Direktur RS Maranatha, Levina Avissa, mengatakan bahwa risiko kecelakaan dan kondisi kegawatdaruratan dapat terjadi kapan saja sehingga masyarakat perlu memiliki pemahaman mengenai langkah pertolongan dan akses layanan kesehatan yang cepat.

“Kita semua memahami bahwa kegawatdaruratan dan kecelakaan dapat terjadi kapan saja dan kepada siapa saja. Dalam kondisi seperti ini, yang paling penting adalah mendapatkan pertolongan yang cepat, tepat, dan aman,” ujar Levina kepada Seputarbank, Sabtu (29/8/2026).

Menurutnya, RS Maranatha terus memperkuat layanan Trauma Center sebagai bagian dari komitmen rumah sakit dalam memberikan penanganan kegawatdaruratan secara komprehensif.

“RS Maranatha hadir dengan layanan Trauma Center yang siap memberikan penanganan kegawatdaruratan secara komprehensif, didukung oleh tenaga medis dan fasilitas yang terus kami kembangkan,” jelasnya.

Levina menambahkan, kolaborasi dengan Grab diharapkan dapat memperluas pengetahuan masyarakat mengenai keberadaan Trauma Center RS Maranatha. Hal ini dinilai penting mengingat para mitra pengemudi ojol memiliki mobilitas tinggi dan setiap hari menghadapi berbagai kondisi di jalan.

“Kami berharap melalui kolaborasi dengan Grab, informasi mengenai Trauma Center RS Maranatha dapat semakin dikenal oleh masyarakat, khususnya para mitra pengemudi yang setiap hari berada di jalan dan memiliki risiko tinggi menghadapi situasi kecelakaan,” katanya.

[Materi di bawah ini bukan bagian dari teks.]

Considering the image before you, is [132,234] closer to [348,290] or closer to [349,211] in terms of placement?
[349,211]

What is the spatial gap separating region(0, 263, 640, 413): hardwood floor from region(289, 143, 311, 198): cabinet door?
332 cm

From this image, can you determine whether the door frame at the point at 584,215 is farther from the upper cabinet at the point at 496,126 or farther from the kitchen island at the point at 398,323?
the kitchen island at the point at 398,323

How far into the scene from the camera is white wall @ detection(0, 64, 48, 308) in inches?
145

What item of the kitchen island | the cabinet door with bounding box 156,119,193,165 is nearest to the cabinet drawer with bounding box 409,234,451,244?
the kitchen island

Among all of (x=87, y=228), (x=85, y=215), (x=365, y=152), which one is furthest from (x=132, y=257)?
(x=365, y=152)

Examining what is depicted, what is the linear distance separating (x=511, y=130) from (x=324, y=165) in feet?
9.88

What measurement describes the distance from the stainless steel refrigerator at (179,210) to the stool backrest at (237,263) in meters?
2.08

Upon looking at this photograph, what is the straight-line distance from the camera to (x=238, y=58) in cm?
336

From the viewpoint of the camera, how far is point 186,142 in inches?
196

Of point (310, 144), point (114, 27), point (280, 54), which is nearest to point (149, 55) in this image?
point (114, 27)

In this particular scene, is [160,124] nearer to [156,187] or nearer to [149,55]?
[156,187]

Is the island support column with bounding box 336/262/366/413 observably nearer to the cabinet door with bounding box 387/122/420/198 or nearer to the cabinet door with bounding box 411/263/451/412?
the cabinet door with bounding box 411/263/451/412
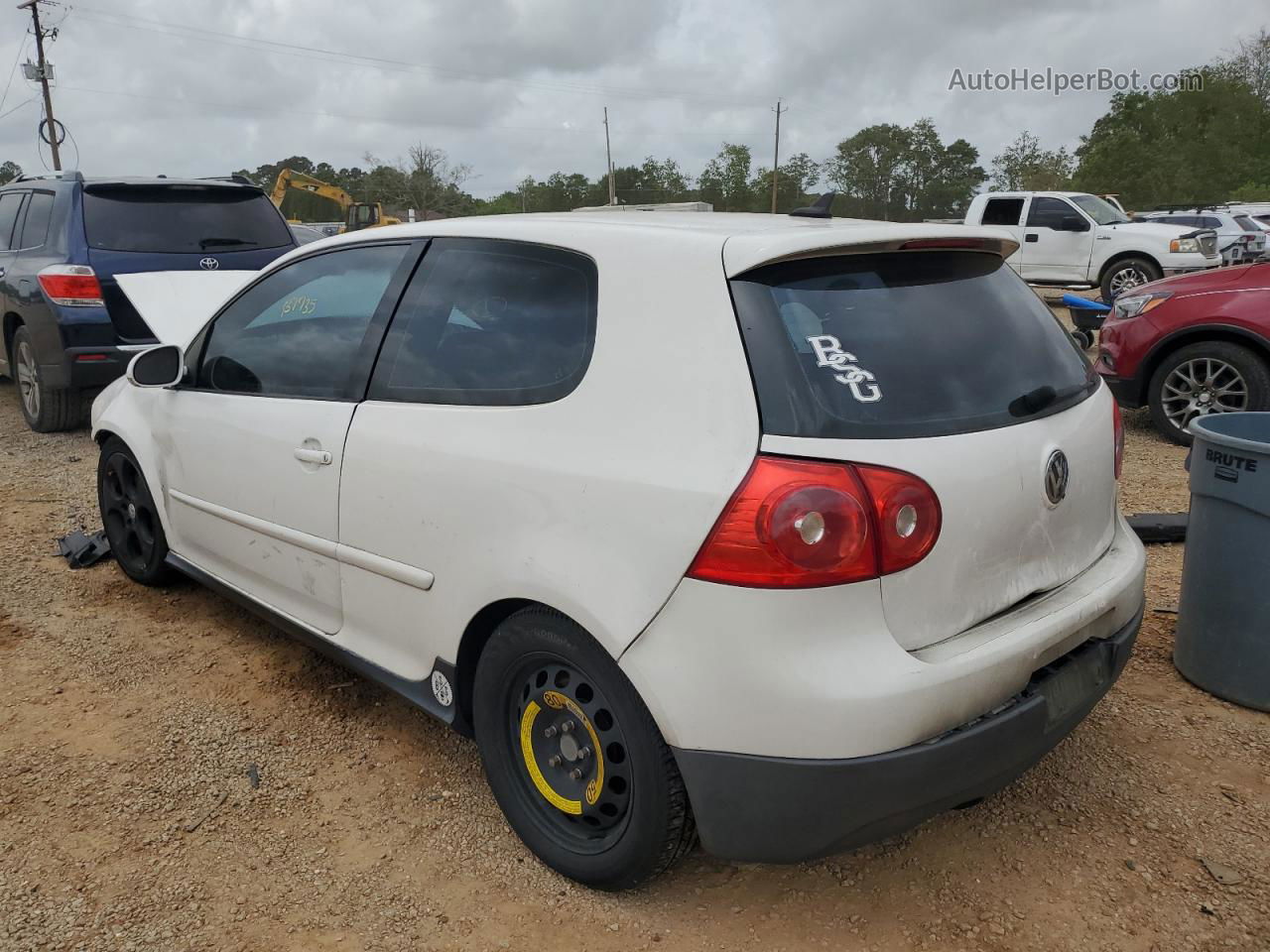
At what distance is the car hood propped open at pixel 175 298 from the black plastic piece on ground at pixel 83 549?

Ia menegaskan, RS Maranatha ingin menjadi fasilitas kesehatan yang mudah dijangkau dan dipercaya masyarakat, terutama ketika membutuhkan pertolongan akibat kecelakaan maupun kondisi darurat lainnya.

“Kami ingin RS Maranatha menjadi rumah sakit yang mudah dijangkau, mudah dipercaya, dan siap menjadi tempat pertolongan pertama ketika masyarakat membutuhkan,” tutur Levina.

Lebih lanjut, Levina berharap kerja sama tersebut dapat berkembang menjadi kolaborasi berkelanjutan antara RS Maranatha, Grab dan BPJS Ketenagakerjaan. Menurutnya, sinergi tidak hanya dapat diarahkan pada penanganan kasus trauma, tetapi juga berbagai program promotif dan preventif di bidang kesehatan.

“Semoga kerja sama ini menjadi awal dari kolaborasi yang lebih luas antara Grab dan RS Maranatha, tidak hanya dalam penanganan trauma, tetapi juga dalam berbagai program kesehatan bagi masyarakat,” ungkapnya.

Levina juga menyampaikan apresiasi kepada Grab dan BPJS Ketenagakerjaan atas kepercayaan serta dukungan dalam kegiatan tersebut. Ia menilai sinergi lintas sektor menjadi salah satu kunci untuk membangun kesadaran keselamatan yang lebih kuat di tengah masyarakat.

“Terima kasih kepada Grab dan BPJS Ketenagakerjaan atas kolaborasi dan kepercayaannya. Karena keselamatan bukan hanya tanggung jawab satu pihak. Ketika kita bergerak bersama, kita menciptakan perjalanan yang lebih aman untuk semua,” pungkas Levina.